Format the lines from the one containing "The image in" through the end of the records, inclusive, as a Markdown table with the columns Row and Text, giving each line a row number and leaving out blank lines and pictures.

┄┄┄┄┄┄

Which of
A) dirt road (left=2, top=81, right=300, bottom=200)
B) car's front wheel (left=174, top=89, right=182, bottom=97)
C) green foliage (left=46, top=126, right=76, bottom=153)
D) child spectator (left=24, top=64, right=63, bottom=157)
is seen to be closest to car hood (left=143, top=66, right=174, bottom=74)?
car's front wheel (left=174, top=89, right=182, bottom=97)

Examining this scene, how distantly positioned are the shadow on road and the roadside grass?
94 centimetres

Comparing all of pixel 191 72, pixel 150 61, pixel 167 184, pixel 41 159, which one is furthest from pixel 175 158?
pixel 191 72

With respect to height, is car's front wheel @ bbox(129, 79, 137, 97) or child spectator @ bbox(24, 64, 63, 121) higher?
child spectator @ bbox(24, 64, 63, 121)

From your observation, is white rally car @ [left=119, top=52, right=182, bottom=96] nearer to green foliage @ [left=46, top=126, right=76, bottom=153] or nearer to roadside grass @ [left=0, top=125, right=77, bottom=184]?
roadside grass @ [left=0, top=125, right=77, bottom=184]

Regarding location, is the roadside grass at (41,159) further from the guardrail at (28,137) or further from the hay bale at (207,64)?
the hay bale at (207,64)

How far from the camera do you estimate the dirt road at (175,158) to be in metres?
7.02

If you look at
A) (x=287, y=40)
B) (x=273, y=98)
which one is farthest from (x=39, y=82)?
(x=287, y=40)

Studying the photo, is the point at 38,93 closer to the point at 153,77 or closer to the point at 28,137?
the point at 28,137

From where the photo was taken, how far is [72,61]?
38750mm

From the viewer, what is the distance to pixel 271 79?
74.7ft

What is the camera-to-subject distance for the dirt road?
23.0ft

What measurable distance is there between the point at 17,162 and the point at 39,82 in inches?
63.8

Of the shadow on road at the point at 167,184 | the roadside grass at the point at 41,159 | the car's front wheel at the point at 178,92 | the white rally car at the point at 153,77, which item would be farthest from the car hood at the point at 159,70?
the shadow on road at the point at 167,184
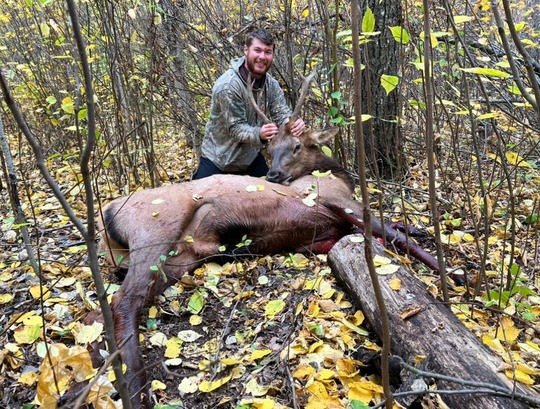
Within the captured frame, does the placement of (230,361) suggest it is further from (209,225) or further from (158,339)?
(209,225)

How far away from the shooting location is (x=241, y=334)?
3062 millimetres

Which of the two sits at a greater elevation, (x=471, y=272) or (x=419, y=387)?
(x=419, y=387)

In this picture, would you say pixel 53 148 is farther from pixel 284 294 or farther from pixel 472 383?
pixel 472 383

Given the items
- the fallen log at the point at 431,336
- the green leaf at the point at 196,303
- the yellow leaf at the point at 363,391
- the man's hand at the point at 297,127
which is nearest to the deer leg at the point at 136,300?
the green leaf at the point at 196,303

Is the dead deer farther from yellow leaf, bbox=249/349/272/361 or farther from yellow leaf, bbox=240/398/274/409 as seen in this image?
yellow leaf, bbox=240/398/274/409

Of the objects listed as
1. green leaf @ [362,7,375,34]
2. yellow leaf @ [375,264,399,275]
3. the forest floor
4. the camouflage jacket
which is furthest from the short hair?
yellow leaf @ [375,264,399,275]

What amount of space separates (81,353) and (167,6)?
18.7 feet

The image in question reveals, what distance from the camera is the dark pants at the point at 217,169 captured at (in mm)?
5695

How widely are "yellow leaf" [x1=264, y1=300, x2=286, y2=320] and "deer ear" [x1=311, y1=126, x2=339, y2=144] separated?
2681 millimetres

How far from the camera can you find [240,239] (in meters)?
4.22

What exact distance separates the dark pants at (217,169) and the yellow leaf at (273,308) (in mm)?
2655

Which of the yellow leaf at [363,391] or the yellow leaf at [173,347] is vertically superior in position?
the yellow leaf at [363,391]

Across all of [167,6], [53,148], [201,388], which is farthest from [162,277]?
[53,148]

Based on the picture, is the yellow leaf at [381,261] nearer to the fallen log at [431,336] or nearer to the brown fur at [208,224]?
the fallen log at [431,336]
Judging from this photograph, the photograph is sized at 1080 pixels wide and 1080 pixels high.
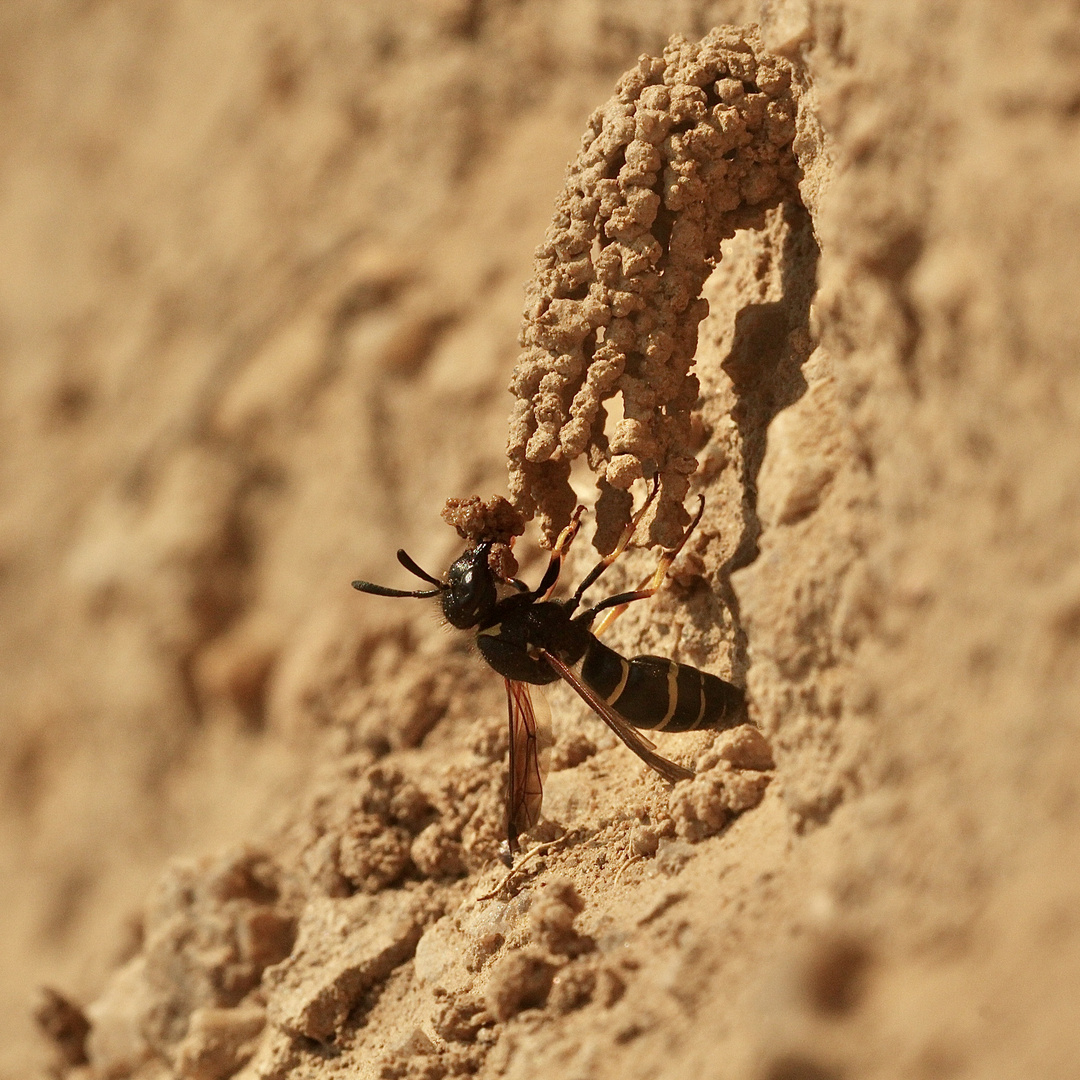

┄┄┄┄┄┄

### Reply
| Row | Text |
|---|---|
| 1 | The image in question reveals, what distance from the camera is the dark pants at the point at 217,169 captured at (in mm)? |
| 2 | 5695 |
| 3 | How widely are "yellow leaf" [x1=264, y1=300, x2=286, y2=320] and "deer ear" [x1=311, y1=126, x2=339, y2=144] separated? |
| 4 | 2681 millimetres |
| 5 | How far from the camera can you find [240,239] (in meters)? |
| 6 | 4.22 |
| 7 | What exact distance separates the dark pants at (217,169) and the yellow leaf at (273,308) (in mm)? |
| 8 | 2655 |
| 9 | Which of the yellow leaf at [363,391] or the yellow leaf at [173,347] is vertically superior in position? |
| 10 | the yellow leaf at [363,391] |
| 11 | Across all of [167,6], [53,148], [201,388], which is farthest from [162,277]? |
| 12 | [53,148] |
| 13 | Based on the picture, is the yellow leaf at [381,261] nearer to the fallen log at [431,336] or nearer to the brown fur at [208,224]? |
| 14 | the fallen log at [431,336] |
| 15 | Judging from this photograph, the photograph is sized at 1080 pixels wide and 1080 pixels high. |